In the UAE, arbitrary detention and torture have become common, as well as other moves against gay rights.

What happens once the top sports franchises and events in the nation’s capital, the supposed leader of the free world, are selling off shares to these autocratic wealth funds? And when the Saudi PIF can become the biggest revenue stream for golf across the globe?

The dam will break.

“If we’re going to be selling out to countries that can throw around hundreds of billions of dollars, we’re going to lose not just financially, we’re going to lose in terms of our democracy and freedom and institutions like golf,” Blumenthal said toward the end of Tuesday’s hearing. “Sports are central to our society, to our culture, to our economy, to our way of life, to our self-image and our image abroad.”

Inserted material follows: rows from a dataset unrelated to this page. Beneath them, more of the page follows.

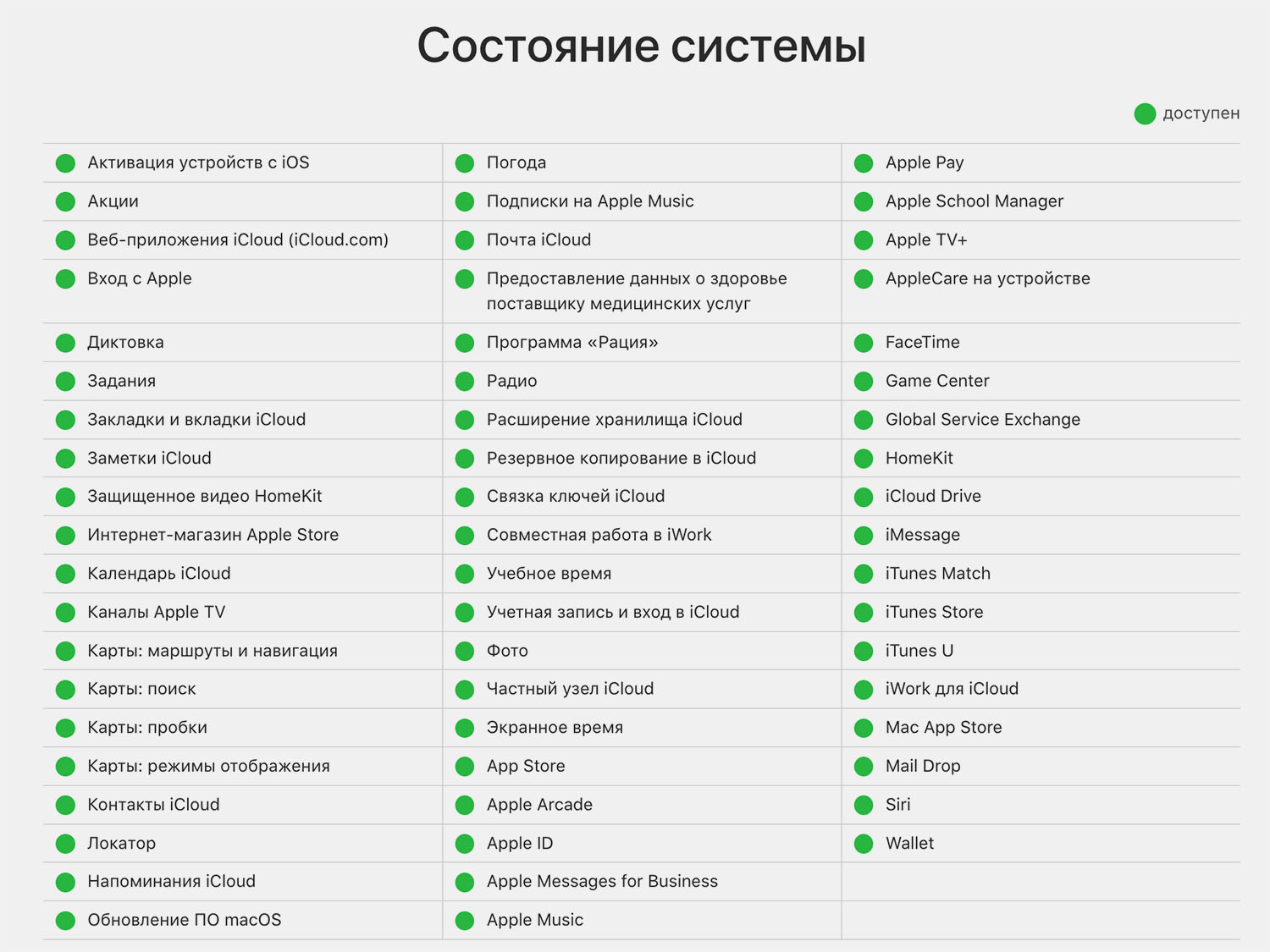 Состояние системы

доступен

Активация устройств с iOS
Акции
Веб-приложения iCloud (iCloud.com)
Вход с Apple
Диктовка
Задания
Закладки и вкладки iCloud
Заметки iCloud
Защищенное видео HomeKit
Интернет-магазин Apple Store
Календарь iCloud
Каналы Apple TV
Карты: маршруты и навигация
Карты: поиск
Карты: пробки
Карты: режимы отображения
Контакты iCloud
Локатор
Напоминания iCloud
Обновление ПО macOS

Погода
Подписки на Apple Music
Почта iCloud
Предоставление данных о здоровье поставщику медицинских услуг
Программа «Рация»
Радио
Расширение хранилища iCloud
Резервное копирование в iCloud
Связка ключей iCloud
Совместная работа в iWork
Учебное время
Учетная запись и вход в iCloud
Фото
Частный узел iCloud
Экранное время
App Store
Apple Arcade
Apple ID
Apple Messages for Business
Apple Music

Apple Pay
Apple School Manager
Apple TV+
AppleCare на устройстве
FaceTime
Game Center
Global Service Exchange
HomeKit
iCloud Drive
iMessage
iTunes Match
iTunes Store
iTunes U
iWork для iCloud
Mac App Store
Mail Drop
Siri
Wallet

But few other senior lawmakers seem to be as concerned about sportswashing and the pending burst of foreign ownership stakes in U.S. sports. The four Republicans who attended all gave their tacit blessing to the Saudi investment, which according to PGA officials would be “north of $1 billion” to start for a tour industry worth $3 trillion in revenue and assets.

They agreed with the PGA that the Saudi-backed competitor, LIV Golf, could simply go on for years losing money by paying ridiculous amounts to poach players and devaluing the PGA’s golf product to the degree that its traditional sponsors would pull away.

“Let’s give them the time and space to conclude a deal that can be actually a win-win situation for everybody involved,” said Sen. Ron Johnson (Wis.), the panel’s top Republican.

Sen. Rick Scott (R-Fla.) merely thanked the PGA officials for boosting his state’s economy with the roughly 10 tournaments a year held there.

Sen. Josh Hawley (R-Mo.) issued the rare condemnation of the Tour’s work with an autocratic nation committing human rights abuses — but his concern was with the PGA’s nascent dealings with China.

“You’re an evil regime when you treat your own people as slaves, and that’s what they’re doing. You are an evil regime. I don’t want to see American institutions co-opted by that regime,” Hawley said.

“Thank you, Senator Hawley. And that is exactly why we are here today,” Blumenthal said.

Marshall also condemned China for its attempts to change its image through hosting the Olympics, but he declared the golf merger not worth Congress’s time.

“No one back home,” he said, “has asked me, hey, why do you — what’s the Senate think about this merger?”

Other Democrats lacked the focus of Blumenthal. Sen. Alex Padilla (Calif.) used his time to push PGA officials to provide big compensation for the golfers who remained loyal and did not chase PIF’s extra millions from LIV. He also condemned the breakaway golf tour for not honoring labor union rights for production workers.

Sitting in the audience were members of 9/11 Families United, a group that lobbies for benefits for the survivors of the 2001 terrorist attacks. They used to be incredibly powerful — Blumenthal co-wrote the legislation that allowed them to sue Saudi interests who they think were complicit in the attacks.

Now, Blumenthal is at it again, but with fewer allies. He is upset that PGA officials did not fully pursue other major investment funds not run by autocratic regimes, like private equity, to provide the needed funds to beat back LIV’s challenge.

Blumenthal is planning additional hearings that will uncover more documents, with potential testimony from PGA golfers, but he is trying to drive home the point that this is only the beginning of the foreign influx in sports ownership.

The NFL is the rare major U.S. sports organization that has not allowed foreign funding or ownership stakes in their teams, so Marshall’s beloved Chiefs are safely in the hands of the Hunt family that helped found the team in the early 1960s.

Upon further review, he acknowledged he wouldn’t like anyone else owning the team. “I’d hate to see the Chiefs have anybody but the Hunts own the team,” he said.